MultiLanguageManager: Manages ONNX sessions. Handles auto-detection logic.

SuggestionRanker: Merges candidates from multiple dictionaries with unified scoring.

UnigramLanguageDetector: Word-based language detection using frequency lists.

AccentNormalizer: Unicode normalization (NFD) + accent stripping.

BackupRestoreManager: Handles JSON serialization for Import/Export.


10. Performance Considerations

Binary Dictionaries: Trie-based .bin format for O(L) lookups (<5ms for any word).

Memory-Mapped I/O: Use MappedByteBuffer for large dictionaries to avoid heap pressure.

Async Loading: Language switching happens on Dispatchers.IO.

Lazy Initialization: Secondary dictionary loaded only when feature enabled.

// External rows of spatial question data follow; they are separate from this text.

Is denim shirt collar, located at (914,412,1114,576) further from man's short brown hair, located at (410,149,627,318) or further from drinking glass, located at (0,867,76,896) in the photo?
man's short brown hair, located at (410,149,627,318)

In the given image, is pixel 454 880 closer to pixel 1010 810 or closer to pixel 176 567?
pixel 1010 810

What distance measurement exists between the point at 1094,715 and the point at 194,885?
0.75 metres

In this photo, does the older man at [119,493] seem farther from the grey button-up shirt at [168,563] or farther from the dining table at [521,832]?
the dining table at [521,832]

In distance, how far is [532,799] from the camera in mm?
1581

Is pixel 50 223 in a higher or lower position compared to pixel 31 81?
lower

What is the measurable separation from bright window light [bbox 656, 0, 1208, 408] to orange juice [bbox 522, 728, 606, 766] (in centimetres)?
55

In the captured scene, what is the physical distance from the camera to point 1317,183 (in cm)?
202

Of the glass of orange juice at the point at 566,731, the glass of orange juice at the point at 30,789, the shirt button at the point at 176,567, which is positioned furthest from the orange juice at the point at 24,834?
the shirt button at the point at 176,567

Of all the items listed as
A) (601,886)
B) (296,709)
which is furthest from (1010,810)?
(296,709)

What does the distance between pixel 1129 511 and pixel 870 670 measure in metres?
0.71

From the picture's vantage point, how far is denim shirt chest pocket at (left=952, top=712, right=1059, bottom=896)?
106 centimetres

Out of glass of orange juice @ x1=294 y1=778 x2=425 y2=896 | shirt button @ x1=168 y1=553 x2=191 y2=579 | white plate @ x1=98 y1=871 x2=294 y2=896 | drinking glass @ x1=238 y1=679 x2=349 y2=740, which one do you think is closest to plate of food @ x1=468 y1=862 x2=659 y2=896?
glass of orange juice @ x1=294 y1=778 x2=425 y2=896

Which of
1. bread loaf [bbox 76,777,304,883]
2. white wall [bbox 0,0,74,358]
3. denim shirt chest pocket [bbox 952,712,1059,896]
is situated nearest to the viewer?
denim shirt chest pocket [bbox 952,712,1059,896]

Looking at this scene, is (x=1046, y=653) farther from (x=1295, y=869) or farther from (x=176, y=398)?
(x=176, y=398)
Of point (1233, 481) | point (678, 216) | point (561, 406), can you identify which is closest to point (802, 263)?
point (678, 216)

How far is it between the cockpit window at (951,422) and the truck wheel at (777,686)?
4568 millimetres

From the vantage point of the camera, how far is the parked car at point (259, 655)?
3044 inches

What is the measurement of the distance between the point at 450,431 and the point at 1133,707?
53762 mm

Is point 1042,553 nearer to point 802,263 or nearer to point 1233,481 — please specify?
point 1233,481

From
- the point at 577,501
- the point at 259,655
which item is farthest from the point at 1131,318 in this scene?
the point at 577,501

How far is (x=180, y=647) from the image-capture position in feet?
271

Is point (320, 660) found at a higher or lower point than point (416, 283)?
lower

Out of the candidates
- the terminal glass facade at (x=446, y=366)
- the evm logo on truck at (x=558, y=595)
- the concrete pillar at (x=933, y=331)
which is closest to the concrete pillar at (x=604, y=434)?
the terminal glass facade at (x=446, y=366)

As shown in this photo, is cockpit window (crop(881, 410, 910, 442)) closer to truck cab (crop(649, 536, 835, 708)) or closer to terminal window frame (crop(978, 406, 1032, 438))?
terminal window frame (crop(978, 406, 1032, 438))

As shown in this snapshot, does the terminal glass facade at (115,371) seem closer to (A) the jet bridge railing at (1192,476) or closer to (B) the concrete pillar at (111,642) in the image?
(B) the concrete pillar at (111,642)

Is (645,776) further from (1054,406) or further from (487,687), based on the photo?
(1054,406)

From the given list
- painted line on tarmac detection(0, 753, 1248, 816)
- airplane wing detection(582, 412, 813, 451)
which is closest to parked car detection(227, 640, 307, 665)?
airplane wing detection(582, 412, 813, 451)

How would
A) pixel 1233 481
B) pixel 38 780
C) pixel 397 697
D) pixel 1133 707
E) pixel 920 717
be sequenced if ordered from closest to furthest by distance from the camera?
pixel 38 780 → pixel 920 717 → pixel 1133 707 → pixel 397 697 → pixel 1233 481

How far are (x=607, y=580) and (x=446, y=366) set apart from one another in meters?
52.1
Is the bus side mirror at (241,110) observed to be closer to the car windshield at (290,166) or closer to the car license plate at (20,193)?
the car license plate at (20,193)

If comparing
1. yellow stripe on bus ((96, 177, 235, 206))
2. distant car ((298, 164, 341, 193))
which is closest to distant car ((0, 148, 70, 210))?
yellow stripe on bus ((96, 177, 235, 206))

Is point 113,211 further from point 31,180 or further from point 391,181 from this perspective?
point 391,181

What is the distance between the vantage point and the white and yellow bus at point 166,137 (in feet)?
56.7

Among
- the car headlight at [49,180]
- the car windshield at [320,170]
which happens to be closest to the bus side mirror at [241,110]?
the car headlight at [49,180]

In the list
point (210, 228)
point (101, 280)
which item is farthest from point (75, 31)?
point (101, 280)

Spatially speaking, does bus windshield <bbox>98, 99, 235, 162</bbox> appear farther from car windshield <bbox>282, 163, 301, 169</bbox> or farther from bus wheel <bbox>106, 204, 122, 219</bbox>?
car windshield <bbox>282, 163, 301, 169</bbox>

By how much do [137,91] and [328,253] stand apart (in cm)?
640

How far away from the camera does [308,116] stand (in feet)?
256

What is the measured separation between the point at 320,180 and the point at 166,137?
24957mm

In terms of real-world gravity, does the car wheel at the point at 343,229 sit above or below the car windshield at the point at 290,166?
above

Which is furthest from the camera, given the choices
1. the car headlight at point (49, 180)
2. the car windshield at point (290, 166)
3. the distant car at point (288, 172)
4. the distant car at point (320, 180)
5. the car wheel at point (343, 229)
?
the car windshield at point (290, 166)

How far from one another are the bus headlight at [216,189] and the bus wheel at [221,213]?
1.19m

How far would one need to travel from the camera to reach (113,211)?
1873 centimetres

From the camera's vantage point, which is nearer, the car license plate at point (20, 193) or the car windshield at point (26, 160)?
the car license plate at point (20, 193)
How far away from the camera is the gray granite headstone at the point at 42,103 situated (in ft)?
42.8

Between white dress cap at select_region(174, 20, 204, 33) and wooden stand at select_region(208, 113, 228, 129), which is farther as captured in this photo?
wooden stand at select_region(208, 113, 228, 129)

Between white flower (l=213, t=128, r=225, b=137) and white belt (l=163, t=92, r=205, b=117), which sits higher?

Memory Management: Inactive language models (ONNX sessions) unloaded after 60s timeout.

Unigram Cache: Language detection unigram lists kept in memory (~100KB per language).


11. Future Roadmap

v1.3: Cloud sync for Custom Dictionaries.

v1.4: Language-specific neural models (fine-tuned on each language).

v1.5: User-generated Language Packs tool.

* v2.0: Multi-script support (Cyrillic, Arabic, CJK).